Cheilitis (Inflamation of the lips) ( Cheilitis Candidamecetica) and Angular Cheilitis ( Angelus infectious oris)
This disease is a consequence of fungal infection transferred from the mouth to the adjacent area. A habit of licking the lips and drooling may turn it into a chronic condition.
Morphologic characteristics of intertrigo and fungi
Morphologic difference between intertrigos versus vesicular and papular eruptions in the fungal infection of the groin, is their location. In intertrigos, skin lesions are located deep in the folds of the skin, while in the fungal infections on their circumference. Location of lesions within the folds of the skin fosters the development of fungal infection because of the existence of favorable conditions such as elevated temperature, humidity, and the mechanical irritation in the groin (due to movement), which breaks the epidermal continuity. The diagnosis should be established through the laboratory assessment of the tissue. Mycological culturing on substrates can also be performed.
Outside the folds of skin mycosis (candidiasis cutis glabrae)
Inflammation of the skin develops from small intertrigenous outbreaks. It tends to expand occupying vaster and vaster parts of the skin with jagged and overlapping borderlines.
It develops as the result of improper infant care and occupies mostly the area of the buttocks and abdomen, but may spread to the entire surface of the skin.
Nipple areola mycosis (areolae mammae candidiasis)

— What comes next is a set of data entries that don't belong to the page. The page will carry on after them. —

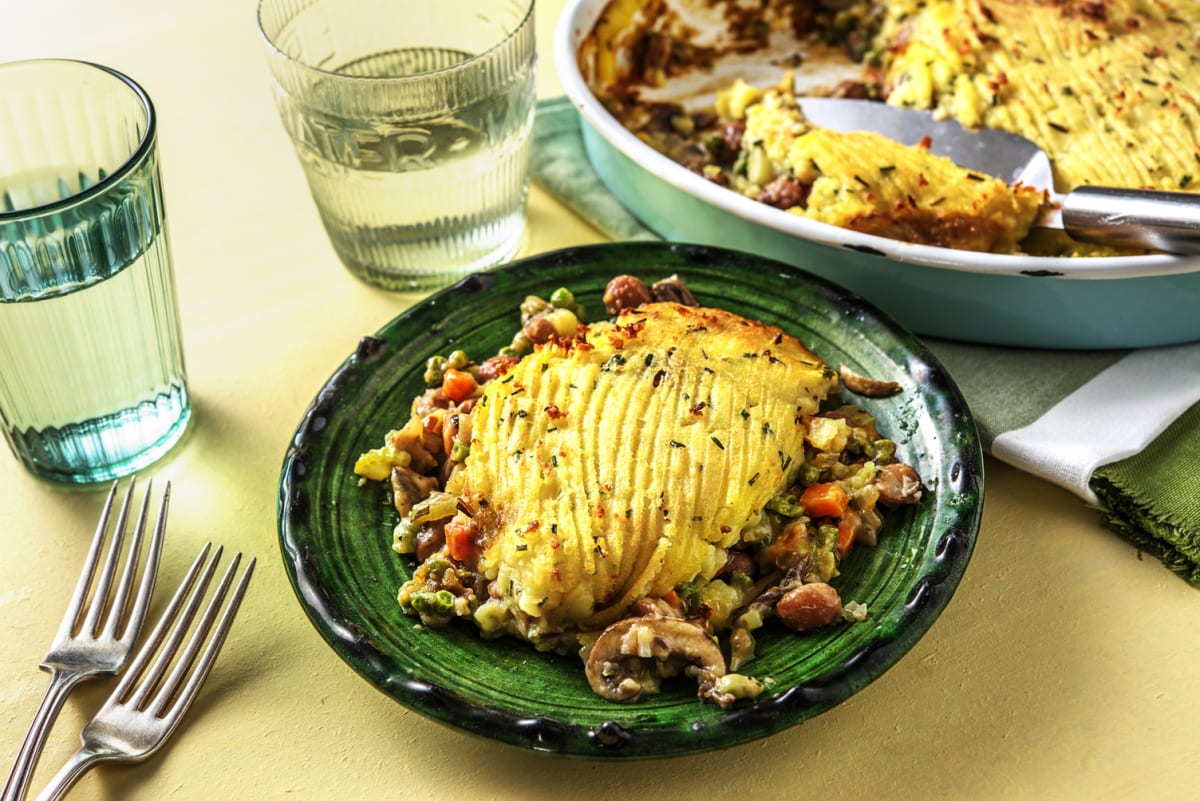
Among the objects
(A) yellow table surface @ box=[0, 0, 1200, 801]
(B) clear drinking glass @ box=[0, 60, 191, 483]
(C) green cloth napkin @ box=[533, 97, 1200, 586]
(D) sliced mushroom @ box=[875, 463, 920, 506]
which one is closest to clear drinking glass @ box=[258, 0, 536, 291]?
(A) yellow table surface @ box=[0, 0, 1200, 801]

It develops on the nipple and its surroundings in nursing mothers. Inflammatory changes are erythematous-scaling or vesicular. The process is limited to the nipple. Drooling and oral thrush in the newborn fosters the development of this disease.
Fungal infection of hair follicles (candidiasis follicularis)

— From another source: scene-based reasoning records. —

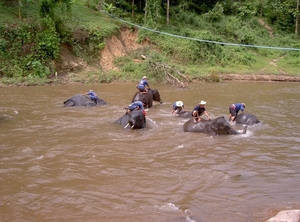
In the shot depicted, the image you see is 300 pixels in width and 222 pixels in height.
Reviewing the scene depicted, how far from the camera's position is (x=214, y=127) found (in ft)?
30.4

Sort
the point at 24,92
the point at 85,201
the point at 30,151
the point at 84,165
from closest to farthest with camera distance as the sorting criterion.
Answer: the point at 85,201 < the point at 84,165 < the point at 30,151 < the point at 24,92

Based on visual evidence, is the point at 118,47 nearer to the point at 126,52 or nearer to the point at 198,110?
the point at 126,52

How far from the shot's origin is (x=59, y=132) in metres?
9.55

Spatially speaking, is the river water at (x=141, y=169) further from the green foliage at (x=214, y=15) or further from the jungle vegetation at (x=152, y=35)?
the green foliage at (x=214, y=15)

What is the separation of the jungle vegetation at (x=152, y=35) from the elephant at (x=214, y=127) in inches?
275

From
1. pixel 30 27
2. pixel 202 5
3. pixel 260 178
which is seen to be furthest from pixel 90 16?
pixel 260 178

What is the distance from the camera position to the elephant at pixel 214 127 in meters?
9.20

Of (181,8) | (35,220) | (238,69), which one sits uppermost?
(181,8)

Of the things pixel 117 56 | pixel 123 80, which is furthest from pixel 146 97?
pixel 117 56

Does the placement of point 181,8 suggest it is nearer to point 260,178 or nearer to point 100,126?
point 100,126

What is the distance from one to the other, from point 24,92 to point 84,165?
440 inches

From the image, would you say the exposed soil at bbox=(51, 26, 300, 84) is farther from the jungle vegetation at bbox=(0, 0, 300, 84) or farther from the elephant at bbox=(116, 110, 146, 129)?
the elephant at bbox=(116, 110, 146, 129)

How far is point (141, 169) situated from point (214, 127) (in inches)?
129

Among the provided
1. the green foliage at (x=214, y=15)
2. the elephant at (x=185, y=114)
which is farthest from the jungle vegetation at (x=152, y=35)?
the elephant at (x=185, y=114)
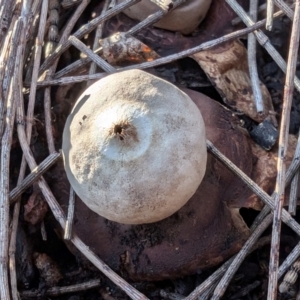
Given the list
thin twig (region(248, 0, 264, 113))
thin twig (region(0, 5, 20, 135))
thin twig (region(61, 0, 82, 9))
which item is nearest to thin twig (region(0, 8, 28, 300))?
thin twig (region(0, 5, 20, 135))

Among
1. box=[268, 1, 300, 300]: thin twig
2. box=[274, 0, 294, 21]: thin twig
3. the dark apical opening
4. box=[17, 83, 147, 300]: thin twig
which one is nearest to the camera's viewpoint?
the dark apical opening

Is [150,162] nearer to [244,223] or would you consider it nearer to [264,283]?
[244,223]

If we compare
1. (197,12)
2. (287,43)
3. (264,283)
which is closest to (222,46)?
(197,12)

Infection of hair follicles develops in men’s beards or in other parts of the body; for example around scrotum. Characteristic is the swelling around the orifice of the hair follicles.

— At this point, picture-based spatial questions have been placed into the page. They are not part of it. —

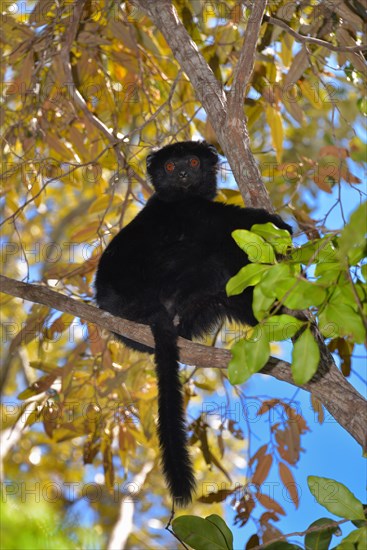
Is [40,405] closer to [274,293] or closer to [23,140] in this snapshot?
[23,140]

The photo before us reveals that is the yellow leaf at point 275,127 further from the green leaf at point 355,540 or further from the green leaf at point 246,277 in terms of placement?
the green leaf at point 355,540

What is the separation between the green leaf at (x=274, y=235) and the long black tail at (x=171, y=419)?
3.77ft

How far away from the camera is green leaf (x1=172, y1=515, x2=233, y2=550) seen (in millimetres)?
2193

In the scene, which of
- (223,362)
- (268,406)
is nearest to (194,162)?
(268,406)

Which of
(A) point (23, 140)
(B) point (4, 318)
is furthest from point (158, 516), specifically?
(A) point (23, 140)

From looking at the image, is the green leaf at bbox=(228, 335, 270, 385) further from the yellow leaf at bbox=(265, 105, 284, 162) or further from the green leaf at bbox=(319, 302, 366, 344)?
the yellow leaf at bbox=(265, 105, 284, 162)

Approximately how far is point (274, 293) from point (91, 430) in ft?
10.1

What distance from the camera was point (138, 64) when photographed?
4.96m

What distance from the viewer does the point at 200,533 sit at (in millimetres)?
2201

Athlete's foot (Tinea interdigitalis intertriginosa)
One of the factors causing this disease is the fungus Candida Albicans. It frequently occurs in soldiers wearing tight shoes. The disease process begins in the IV toe separator and spreads to the folds between adjacent toes. Because the outbreaks are itchy, the infection spreads through scratching. In the initial phase of the disease, translucent bubbles appear on the skin between the toes. The bubbles burst. Epidermis becomes white, pulpy and macerated. It exfoliates and uncovers bare pink glossy wet surface. Maceration spreads onto subungual folds, then toes and adjacent space on the back of the foot.
Onychomycosis (candidiasis unquium)
The most common symptom of this disease is paronychia, which is characterized by the presence of acute or chronic inflammation of the soft tissue surrounding the nail, usually caused by Candida Albicans or C. Parapsilosis. Most infections occur in people with frequent contact with water – kitchen help, cleaners, etc. The process initially involves the first two nails and then the rest of them. The main symptoms of the infection are pain and swelling of the nail fold, leaking purulent secretions. The edge of the nail plate may be purulent, and may separate from the soft tissue. With time the nails become yellow - greenish, they lose their luster, they become hypertrophic and divide into layers. Paronychia can also be caused by bacteria, and for this reason, the direct microscopic examination or culture is crucial for the proper diagnosis. Mixed infections, both fungi and bacterial also occur frequently. With the progression of the disease the nail plate may be completely destroyed.
Granulomatous mycosis (candidiasis granulomatosa)
This condition is a consequence of impaired cellular immunity. It develops in early childhood on the scalp, in the area of orifices of the face, in the auricles, as well as palms and soles of the feet. Dark yellowish scabs appear on the skin and they grow forming solid, thick, brittle layers.